Musings of a Thru-Hiker

By Gary Shealy


Rainbow Springs
April 23rd

    It was nearly 9:00pm when the lights were turned off for the night in the bunk house. 9:00 o'clock was a late night for Thru-Hikers, typically we turn in around dark and rise with the sun. The convenience of electric lights and a dry bunk house were enticing enough to keep us awake a short while longer. The days were getting longer, but even so we still managed at least ten hours of rest a night. Ten to twelve hours seems almost appropriate to allow the body to recover from the daily agenda of extended exertion from backpacking.

    Nonetheless, my body was making me painfully aware that I was pushing too hard too soon. Between the blisters and swollen ankles, the poison ivy was more of a nuisance except for the fact that it threatened to swell shut one eye and scar the delicate tissues in and around the eye. My blisters had actually shown some improvement in the days since the Neel's Gap, at the least they were no worse. I tried to pretend that the pain in my feet was due to the tenderness from the blisters. It was not. Never before had I encountered such swelling. It just did not make sense that my ankles could swell, after all, all I was doing was walking! Just walking!

    The prescription was almost too much to bare. My journey was just starting and already I was faced with events that could end it entirely. In all of my planning, it never occurred to me that I would have to quit because my body could not take it. Sure I knew about stress injuries, but this was too soon for that, less than two weeks out. I wrestled with the thought of being forced from the trail until I finally fell asleep.

    Mentally I had not prepared myself to quit. The doctors, of course, said stay off the feet, ice packs, elevate the extremities, etc., and in a few weeks all should be better. That prescription was hard to swallow. Sometimes it is really necessary to find an objective opinion to evaluate a personal injury. For me this was the Super Bowl, Olympics, and New York marathon all rolled into one. It represented years of dreaming, preparing, and conditioning. So much of my life and being was tied up in preparing for the trail, that I could not accept that I might have to stop after barely getting started. What price? Continue to hobble and face the possibility of permanent damage, disability? Perhaps to never run, play basketball or tennis again? Some soul searching was in order, and clear objective advice was needed.
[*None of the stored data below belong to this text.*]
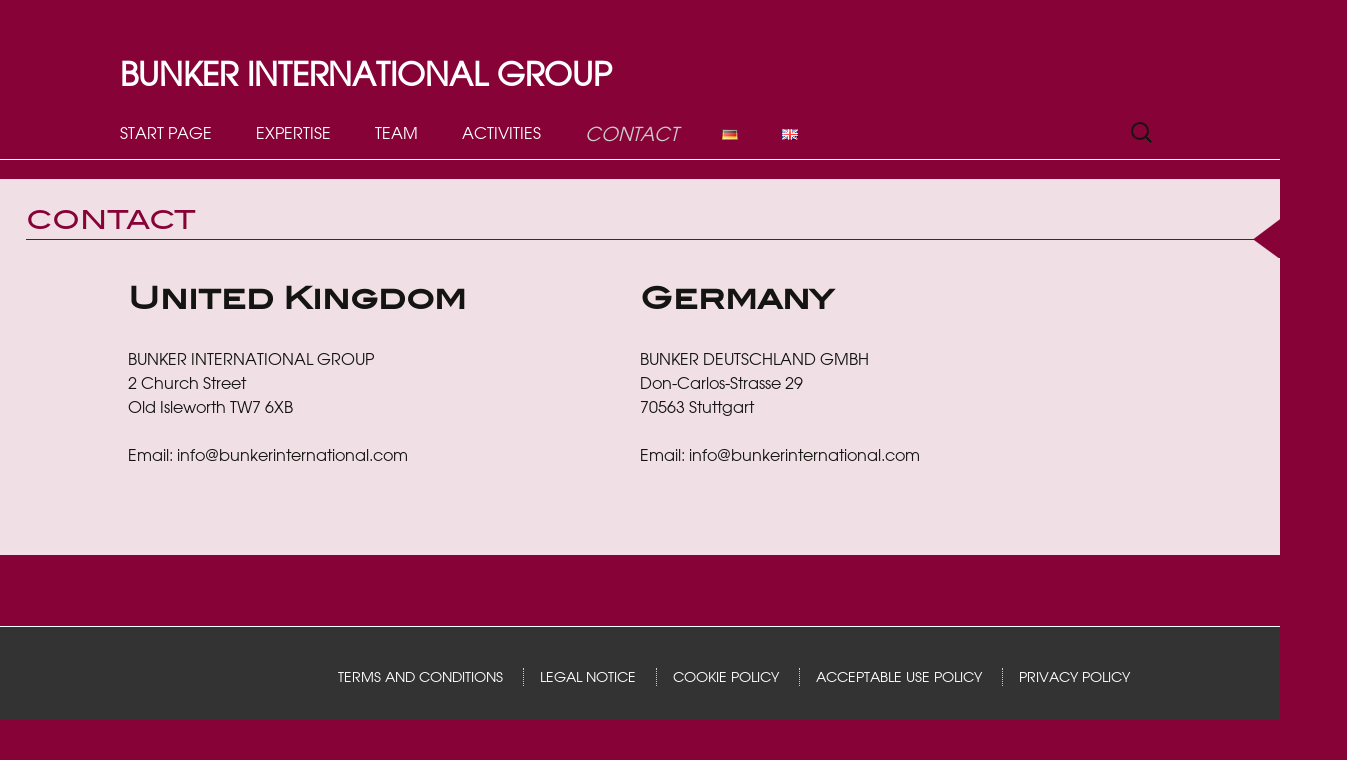

--- FILE ---
content_type: text/css
request_url: https://bunkerinternational.com/wp-content/uploads/useanyfont/uaf.css?ver=1753279509
body_size: 189
content:
				@font-face {
					font-family: 'BlairITCStd';
					src: url('/wp-content/uploads/useanyfont/150421080630BlairITCStd.woff') format('woff');
					  font-display: auto;
				}

				.BlairITCStd{font-family: 'BlairITCStd' !important;}

						@font-face {
					font-family: 'HelveticaNeueLTStd-UltLt';
					src: url('/wp-content/uploads/useanyfont/150511120354HelveticaNeueLTStd-UltLt.woff') format('woff');
					  font-display: auto;
				}

				.HelveticaNeueLTStd-UltLt{font-family: 'HelveticaNeueLTStd-UltLt' !important;}

						@font-face {
					font-family: 'ITC Avant Garde';
					src: url('/wp-content/uploads/useanyfont/150511125452ITC-Avant-Garde.woff') format('woff');
					  font-display: auto;
				}

				.ITC Avant Garde{font-family: 'ITC Avant Garde' !important;}

						h1, h2{
					font-family: 'BlairITCStd' !important;
				}
						#startpage{
					font-family: 'HelveticaNeueLTStd-UltLt' !important;
				}
						body{
					font-family: 'ITC Avant Garde' !important;
				}
						.site-header h1{
					font-family: 'ITC Avant Garde' !important;
				}
		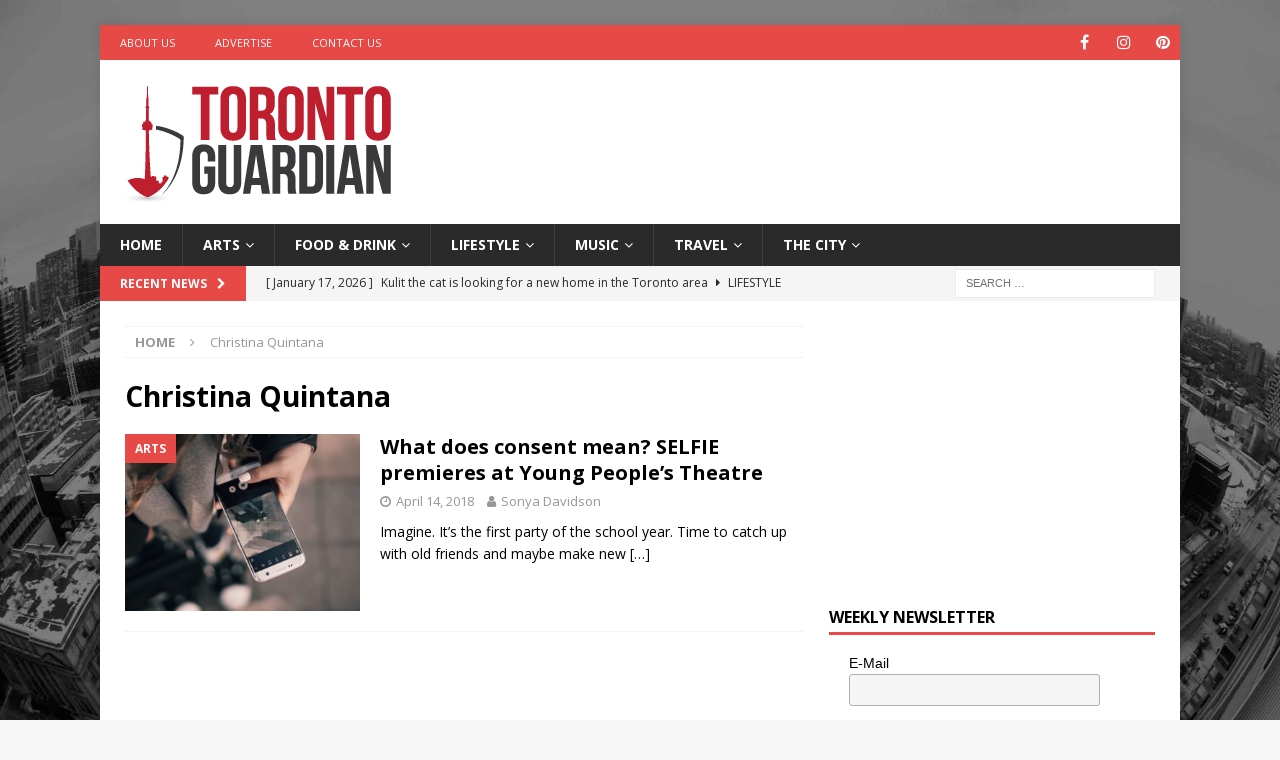

--- FILE ---
content_type: text/html; charset=utf-8
request_url: https://www.google.com/recaptcha/api2/aframe
body_size: 268
content:
<!DOCTYPE HTML><html><head><meta http-equiv="content-type" content="text/html; charset=UTF-8"></head><body><script nonce="iq0QCdOWOZCgfJdHZbjTHw">/** Anti-fraud and anti-abuse applications only. See google.com/recaptcha */ try{var clients={'sodar':'https://pagead2.googlesyndication.com/pagead/sodar?'};window.addEventListener("message",function(a){try{if(a.source===window.parent){var b=JSON.parse(a.data);var c=clients[b['id']];if(c){var d=document.createElement('img');d.src=c+b['params']+'&rc='+(localStorage.getItem("rc::a")?sessionStorage.getItem("rc::b"):"");window.document.body.appendChild(d);sessionStorage.setItem("rc::e",parseInt(sessionStorage.getItem("rc::e")||0)+1);localStorage.setItem("rc::h",'1768720527263');}}}catch(b){}});window.parent.postMessage("_grecaptcha_ready", "*");}catch(b){}</script></body></html>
    The extra strength aspirin and other medicines worked to put me to sleep. I slept without moving with my swollen ankles elevated and cushioned on a roll of clothing and gear. Several hours later I suddenly awoke and felt that I was about to burst. I tried to deny it and close my eyes and go back to sleep. It was no use. I felt that I had consumed two liters of coke and had been standing in line for the bathroom for hours. The agony was real. My eyes began to water. I did not want to get up as the dull ache in my ankles reminded me of pain in walking. Even on a good day it is difficult to slide tender bare feet into cool damp boots and to rise up on open blisters, but I had no choice. I groped around for my single cell solitaire flashlight, and eased toward the door trying to remember where the furniture and gear was and trying not to wake the bunk house. I slowly opened the screen door, and it moaned and creaked as doors can only do at night announcing my departure to wake the world. No doubt this door was manufactured by the same company that made the backdoor at home which for years unfailingly notified my parents of the unauthorized excursions of their two sons, and then mysteriously some years later abruptly stopped creaking when the parents were coming and going to late night parties.

    Slowly I ambled into the night, and after an eternity, passed what must have been a liter. I stood clad in only briefs and boots quivering in the cool damp night air as the bladder spasms slowly subsided. Moments later my head began to clear, and I realized that the medicine I had taken must be a diuretic and a powerful one. I returned to my bunk quickly falling asleep. This process was repeated every two and a half hours until daylight. It was good that I was not on the trail, since dehydration would have been unavoidable.

    Early morning drew the hikers from their bunks, one by one. The creaky door was waking too, as the sun rose the creaks grew fainter and fainter. The hikers gathered around the camp store and ate heartily from the pricey fare. It would be a good day for register receipts. My ankles looked much better. They were tender, but the swelling was greatly reduced (it had to be with all the trips out that night). The poison ivy was far better too. Others were surprised how quickly it was clearing up.

    My prayers had been answered that night. I would stay off my feet for two more days, and then resume hiking half days at reduced pace. Frequent stops, soaking my feet in each stream, and elevating my feet at every opportunity, I would go slower and set a minimum time for each stop. After a few days I would re-evaluate my progress.

    The camaraderie of the hikers grew through the morning. Breakfast was finished with blocks of cheese and ice cream as desert. It was a good day in a long journey.

Peace,
Slim

Copyright 1991-2000, all rights reserved

This is a fictional account of an actual Thru-Hike in 1990. Any resemblance to specific individuals or events is purely coincidental.